Plaintiffs use the Leandro name when referring to other decisions from the past two decades. Legislative leaders disagree. They use “Hoke County,” since the case produced just one trial focusing on one local school system.
This fact proved crucial in the 2004 “Hoke County I” or “Leandro II” ruling. “[B]ecasuse Plaintiffs’ claims turn on the alleged conditions in their individual school districts, they only have standing to represent, at most, the students who live in those districts — not those that live anywhere else,” lawmakers contend.
“[T]he Court directed that further proceedings would be necessary to establish Plaintiffs’ claims with respect to any other district” than Hoke.
“The Court grounded those warnings and limitations not only in judicial restraint, but also the fundamental notion that Plaintiffs must first prove their claims and establish the violation of a constitutional right before they can invoke the courts’ remedial powers,” lawmakers argued.
“Yet, Plaintiffs — who have now found allies in the executive branch — have refused to live within the boundaries set by this Court,” the brief continued. “In the years since Hoke County I, they have persistently tried to recast that decision as one that establishes the existence of a statewide violation in order to push the court to grant ‘relief’ that exceeds the scope of the judgment they actually obtained.”
Republican legislators accuse plaintiffs of working since 2017 with Democratic “allies” in Gov.
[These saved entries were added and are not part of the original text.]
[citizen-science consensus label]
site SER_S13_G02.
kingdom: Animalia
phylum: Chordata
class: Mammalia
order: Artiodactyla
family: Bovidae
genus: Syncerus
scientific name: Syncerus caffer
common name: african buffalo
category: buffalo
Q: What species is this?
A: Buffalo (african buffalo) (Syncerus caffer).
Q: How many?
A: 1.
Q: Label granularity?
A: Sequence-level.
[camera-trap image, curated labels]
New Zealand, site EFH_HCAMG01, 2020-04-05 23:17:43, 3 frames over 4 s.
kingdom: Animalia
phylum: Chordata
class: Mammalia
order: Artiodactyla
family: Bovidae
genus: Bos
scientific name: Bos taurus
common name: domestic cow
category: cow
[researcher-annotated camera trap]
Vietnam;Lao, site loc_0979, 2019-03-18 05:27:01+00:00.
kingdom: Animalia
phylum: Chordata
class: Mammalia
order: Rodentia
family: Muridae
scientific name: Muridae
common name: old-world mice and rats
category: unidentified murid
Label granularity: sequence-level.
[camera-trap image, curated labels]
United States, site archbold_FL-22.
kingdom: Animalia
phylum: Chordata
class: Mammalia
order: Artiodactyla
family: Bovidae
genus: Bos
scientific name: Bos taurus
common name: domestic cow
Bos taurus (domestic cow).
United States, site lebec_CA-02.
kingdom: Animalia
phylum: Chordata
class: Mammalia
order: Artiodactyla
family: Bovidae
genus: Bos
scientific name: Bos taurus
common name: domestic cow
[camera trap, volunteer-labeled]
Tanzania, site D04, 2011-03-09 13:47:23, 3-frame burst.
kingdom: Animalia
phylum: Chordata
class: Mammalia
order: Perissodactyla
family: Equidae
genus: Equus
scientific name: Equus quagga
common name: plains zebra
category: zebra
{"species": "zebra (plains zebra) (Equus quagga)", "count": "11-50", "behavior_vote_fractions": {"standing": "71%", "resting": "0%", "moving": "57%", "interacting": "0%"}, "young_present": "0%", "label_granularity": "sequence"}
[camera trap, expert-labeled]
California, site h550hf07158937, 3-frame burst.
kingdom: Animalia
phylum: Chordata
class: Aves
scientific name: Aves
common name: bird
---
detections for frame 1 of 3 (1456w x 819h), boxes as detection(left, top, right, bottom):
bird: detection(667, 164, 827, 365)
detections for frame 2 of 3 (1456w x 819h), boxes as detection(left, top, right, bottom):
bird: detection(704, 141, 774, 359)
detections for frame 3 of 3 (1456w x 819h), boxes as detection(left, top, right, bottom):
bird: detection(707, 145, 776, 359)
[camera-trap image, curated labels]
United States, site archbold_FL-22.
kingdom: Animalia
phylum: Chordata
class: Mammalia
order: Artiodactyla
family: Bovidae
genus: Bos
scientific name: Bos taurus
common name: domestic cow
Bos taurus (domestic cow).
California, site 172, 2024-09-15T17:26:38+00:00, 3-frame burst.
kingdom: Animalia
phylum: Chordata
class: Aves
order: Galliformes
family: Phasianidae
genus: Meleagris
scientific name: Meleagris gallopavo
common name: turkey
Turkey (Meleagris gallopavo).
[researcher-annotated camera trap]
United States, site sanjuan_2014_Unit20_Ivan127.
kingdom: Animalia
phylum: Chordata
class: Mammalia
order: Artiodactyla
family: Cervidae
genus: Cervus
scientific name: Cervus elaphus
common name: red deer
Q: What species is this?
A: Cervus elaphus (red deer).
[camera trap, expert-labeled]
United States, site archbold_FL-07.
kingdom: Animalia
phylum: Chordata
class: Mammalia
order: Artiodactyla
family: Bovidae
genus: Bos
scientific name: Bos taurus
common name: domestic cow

Roy Cooper’s office and Attorney General Josh Stein’s legal shop to bypass the political process.
That scheming produced a “sweeping” plan “that would dictate educational policy and spending for the whole of North Carolina over a period of eight years. The breadth … cannot be overstated. It includes 146 action items that would dictate virtually every aspect of the State’s education program,” lawmakers warned. “It would also require billions in funding.”
“The implications of imposing the [plan] through judicial fiat likewise cannot be overstated,” the brief continued. “Our State Constitution explicitly recognizes that decisions regarding education policy and spending are left to the people, through their representatives in the General Assembly.”
Assigning education decisions to judges “prevents the people from deciding how best to administer and provide for the State’s educational system — even if they live in areas where no constitutional violation has ever been alleged,” lawmakers argued.
Yet the state Supreme Court’s own words can steer the case back into its proper lane. “Leandro and Hoke County I require that the Plaintiffs must establish the existence of a violation by clear and convincing evidence before they can invoke the court’s remedial powers,” lawmakers argued.
“[W]hile Leandro and Hoke County I establish the standard to determine whether the State has complied with its obligation to provide the opportunity to a sound basic education, they reject the judiciary’s ability to upend the role of the legislative and executive branches by answering the political question of how to provide the opportunity to a sound basic education by imposing a specific remedy impacting education policy, appropriations, and budget allocation,” lawmakers concluded.
Hewing closely to lines drawn by its 1997 and 2004 decisions could help the state Supreme Court shift responsibility for education decisions back where it belongs.
Mitch Kokai is senior political analyst for the John Locke Foundation.